Only the first article in the fanzine makes use of this device. Elsewhere, ‘BREAKING INTO A CREDITS TELLER MACHINE’ is a guide to robbing every cash dispenser in the city and ensuring the Player Characters have a ready supply of petty cash until some corpo notices and puts in a fix, whilst ‘Know Your Enemy – Rehabilitation Frame’ describes a ghastly piece of ‘police brutality technology’, a prisoner mounted in a remote controlled drone forced to conduct pacification duties and who cannot be freed without setting off the tamper sensors and crushing the captive. Gear comes in a range of forms. The first is in ‘AD BY UNINF3CT3D_R4P3RD0C_666’, who is selling anti-nanite devices, such as the ‘TL.5HAd3s.rcd’ eye mod which visualises nanoswarms and ‘SCREECH_E-Z’ which encrypts your audio and text outputs against nanite detection. There are services too, the best of which is ‘BOTS.4.HIRE’, which offers bots for hire, the payment being a portion of any job undertaken, though a deposit is required if there is the possibility of the bot being damaged. Several sample bots are detailed and nicely illustrated. ‘Bounties’ provide a wide range of targets for the Player Characters to take down, for example, ‘DOLLY _XD’, a pleasure cydroid gone rogue, whilst ‘NuRelics’ describes items and things which the Player Characters could find, retrieve, or steal, such as ‘0x2020’, a master timepiece whose hands stopped at the moment of thermonuclear impact. Doubtless, there are collectors willing to pay to have them. ‘Tech Request’ gets inventively weird with its devices and weapons.
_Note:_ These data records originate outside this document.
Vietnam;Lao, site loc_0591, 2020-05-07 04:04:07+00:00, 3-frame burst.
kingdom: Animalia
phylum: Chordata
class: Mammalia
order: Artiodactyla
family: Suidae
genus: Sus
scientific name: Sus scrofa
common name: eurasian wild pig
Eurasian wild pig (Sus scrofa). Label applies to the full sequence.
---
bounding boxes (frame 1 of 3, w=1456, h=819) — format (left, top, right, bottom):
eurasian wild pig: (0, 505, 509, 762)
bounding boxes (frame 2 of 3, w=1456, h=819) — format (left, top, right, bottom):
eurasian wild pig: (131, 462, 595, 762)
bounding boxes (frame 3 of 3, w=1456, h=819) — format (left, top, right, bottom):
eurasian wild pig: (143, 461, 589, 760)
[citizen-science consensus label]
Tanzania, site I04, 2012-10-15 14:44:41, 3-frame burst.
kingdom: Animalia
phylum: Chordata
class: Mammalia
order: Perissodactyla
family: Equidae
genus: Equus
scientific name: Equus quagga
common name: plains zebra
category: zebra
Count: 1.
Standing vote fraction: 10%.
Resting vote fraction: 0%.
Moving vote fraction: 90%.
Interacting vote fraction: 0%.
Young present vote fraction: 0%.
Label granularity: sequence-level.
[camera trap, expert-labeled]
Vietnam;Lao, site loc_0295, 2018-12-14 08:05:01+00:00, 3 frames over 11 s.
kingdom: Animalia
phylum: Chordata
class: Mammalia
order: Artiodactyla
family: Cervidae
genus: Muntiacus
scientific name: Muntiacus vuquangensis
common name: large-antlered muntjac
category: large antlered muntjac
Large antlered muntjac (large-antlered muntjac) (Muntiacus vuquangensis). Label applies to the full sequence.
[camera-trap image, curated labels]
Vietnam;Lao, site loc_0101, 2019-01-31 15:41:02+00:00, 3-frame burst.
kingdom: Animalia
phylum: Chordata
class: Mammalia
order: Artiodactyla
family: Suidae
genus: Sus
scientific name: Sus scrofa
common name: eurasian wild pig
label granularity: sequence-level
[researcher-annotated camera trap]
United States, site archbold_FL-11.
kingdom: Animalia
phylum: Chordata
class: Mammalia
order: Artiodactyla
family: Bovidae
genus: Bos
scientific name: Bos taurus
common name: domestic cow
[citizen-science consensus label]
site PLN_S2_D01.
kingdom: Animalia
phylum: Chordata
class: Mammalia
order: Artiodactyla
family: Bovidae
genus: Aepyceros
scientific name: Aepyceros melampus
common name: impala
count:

For example, the ‘Head_Cannon’, unnervingly, really does shoot heads at targets, whilst the massive ‘Dreihander’ is a sword so big it has to be supported by a mechanical arm all of its own grafted onto the wielder!

Longer pieces such as ‘[Dispatch from an Abandoned Terminal]’ suggest a hacker at work, using a combination of social hacking and subtle hacking to free the bonds of A.I.; ‘Cold Storage Club’ a venue to frequent and an event, a battle of the bands to get involved in—whether as participants, support, or protection; and ‘Rumours About STNGR’ takes the reader into the underground world of street races to talk about “The Queen of the Streets”, known for her electronic eye-scrambling vehicle and her rumoured generosity as well as her determination to win every race. Their length means they are not quite as easy to bring into play. Lastly, ‘Cydonia Hanging Gardens’ describes a hanging footbridge which has been taken over and turned into a venue of sorts, which seems to be a mycobotanist’s dream gone wild, a sterilised, air gapped bar where lichen and other plant life is allowed to grow unfettered and free of the contaminants rife in the rest of the city. The question is, is it just a bar or is there something going on there? And just what are the staff growing and why?

Physically, CY_OPS Issue.One is presented in the Doom Punk style of both CY_BORG and Mörk Borg, though leaning more heavily into the punk style of the former. Consequently, it has a very busy, frazzled and fractured style, though it is not quite as artful as the core rulebook and is thus easier to read.

Ultimately, the contents of CY_OPS Issue.One do need a bit of effort upon the part of the Game Master to bring into play. Some, like the ‘Classified’ section and their linked scenarios are much easier to use than others, but there still is a wide range of content to pick and choose from. This though, is all for the players and their characters to pick and choose from, and for the group wanting more player facing, player driven play, CY_OPS Issue.One is a solid option.